Pendant longtemps victimes des pires formes d’exploitation, de maltraitances, d’humiliations, privés de cadre d’expression démocratique (avant la création de leur syndicat, UNAPOL, en 2016, le droit de se syndiquer leur était refusé depuis 1972), les policiers, notamment les hommes de rang, excédés par les injustices diverses sont rentrés en lutte pour revendiquer l’amélioration de leurs conditions de vie et de travail. En cela, la majorité des agents de la police, composante du peuple, a bénéficié de l’élargissement des espaces de liberté suite aux puissantes luttes populaires pour le pain et la liberté et contre le « si tu fais, on te fait et il n’y a rien ». Cet environnement socio-politique arraché au prix du sang versé de patriotes, progressistes et révolutionnaires a bénéficié également aux policiers et leur a permis, de dénoncer la corruption de certains de leurs chefs qui sont devenus des multimillionnaires ; ils ont construit des châteaux, entretiennent de multiples maîtresses et mènent une vie de luxure alors qu’eux, hommes des corvées et de la servitude, croupissent dans la misère noire et travaillent dans des conditions difficiles souvent sans moyens adaptés (tenues, armes, matériels roulants,…) et quotidiennement exposés aux dangers, notamment à la mort comme en témoignent les tueries répétées de policiers dans l’exercice de leurs fonctions à Ouaga comme ailleurs (cas du Soum depuis 2016).

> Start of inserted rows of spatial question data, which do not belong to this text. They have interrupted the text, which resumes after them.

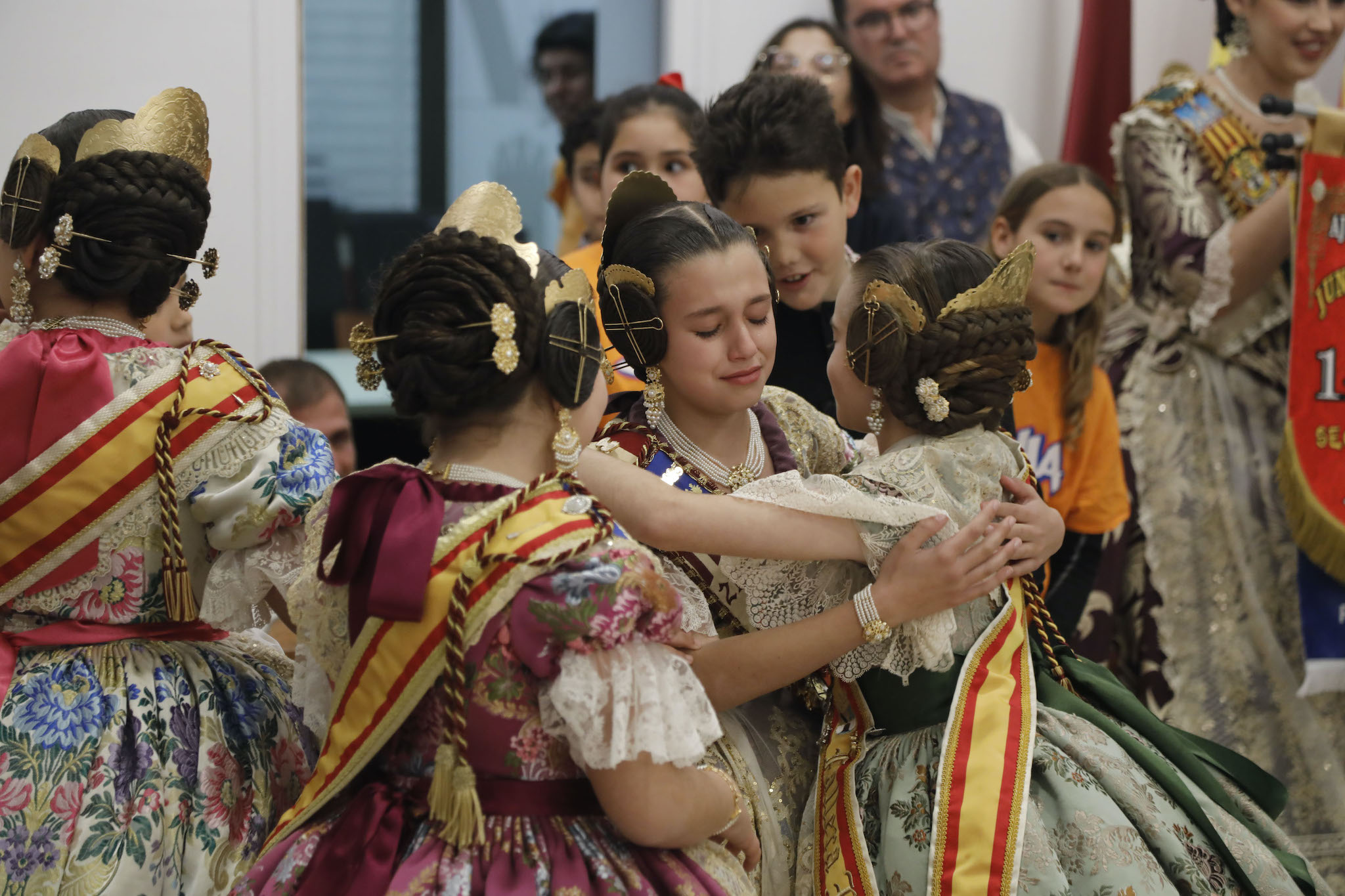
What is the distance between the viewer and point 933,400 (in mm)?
1688

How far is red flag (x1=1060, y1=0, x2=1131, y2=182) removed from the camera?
13.0ft

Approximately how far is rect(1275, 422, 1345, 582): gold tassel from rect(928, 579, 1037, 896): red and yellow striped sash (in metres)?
1.32

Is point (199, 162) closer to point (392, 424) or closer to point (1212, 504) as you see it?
point (392, 424)

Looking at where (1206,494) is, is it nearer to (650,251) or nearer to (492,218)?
(650,251)

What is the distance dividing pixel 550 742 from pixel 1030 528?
758 millimetres

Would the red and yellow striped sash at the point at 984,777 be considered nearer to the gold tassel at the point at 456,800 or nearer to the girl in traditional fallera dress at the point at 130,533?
the gold tassel at the point at 456,800

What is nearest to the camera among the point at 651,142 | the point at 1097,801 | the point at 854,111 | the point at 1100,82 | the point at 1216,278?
the point at 1097,801

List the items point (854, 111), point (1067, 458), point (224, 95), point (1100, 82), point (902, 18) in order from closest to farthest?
point (1067, 458) → point (854, 111) → point (224, 95) → point (902, 18) → point (1100, 82)

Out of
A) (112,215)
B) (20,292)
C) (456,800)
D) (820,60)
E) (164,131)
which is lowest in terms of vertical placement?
(456,800)

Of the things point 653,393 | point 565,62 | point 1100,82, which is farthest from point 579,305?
point 1100,82

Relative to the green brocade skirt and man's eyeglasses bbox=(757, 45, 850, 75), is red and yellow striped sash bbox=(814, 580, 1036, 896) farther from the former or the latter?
man's eyeglasses bbox=(757, 45, 850, 75)

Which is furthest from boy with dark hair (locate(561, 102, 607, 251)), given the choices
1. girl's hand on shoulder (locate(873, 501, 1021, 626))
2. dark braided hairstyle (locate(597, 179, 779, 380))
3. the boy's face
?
girl's hand on shoulder (locate(873, 501, 1021, 626))

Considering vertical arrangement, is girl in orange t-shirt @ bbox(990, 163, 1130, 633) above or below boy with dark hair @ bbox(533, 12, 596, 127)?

Fortement fragilisé par les révoltes populaires de 2011, qui annonçaient la fin du règne de Blaise Compaoré, l’Etat mafieux qu’il dirigeait a abattu une répression féroce sur les éléments des FDS : massacre au camp Ouézzin Coulibaly à Bobo, arrestations et tortures, radiation de centaines de militaires et de 136 policiers dont la majorité sans jugement. Pourtant, les revendications des FDS rendues publiques à l’époque étaient justes car en rapport avec leurs conditions de vie et la corruption de leurs chefs. Pour la police notamment, les révoltes de 2011 furent l’occasion pour la hiérarchie décriée par la base pour ses pratiques mafieuses (détournement des recettes des services payés assurés par les policiers, ponctions inhumaines des indemnités, etc.) de régler ses comptes à certains agents dérangeants par leur courage à réclamer leurs droits et la fin de l’impunité dont bénéficient certains de leurs chefs.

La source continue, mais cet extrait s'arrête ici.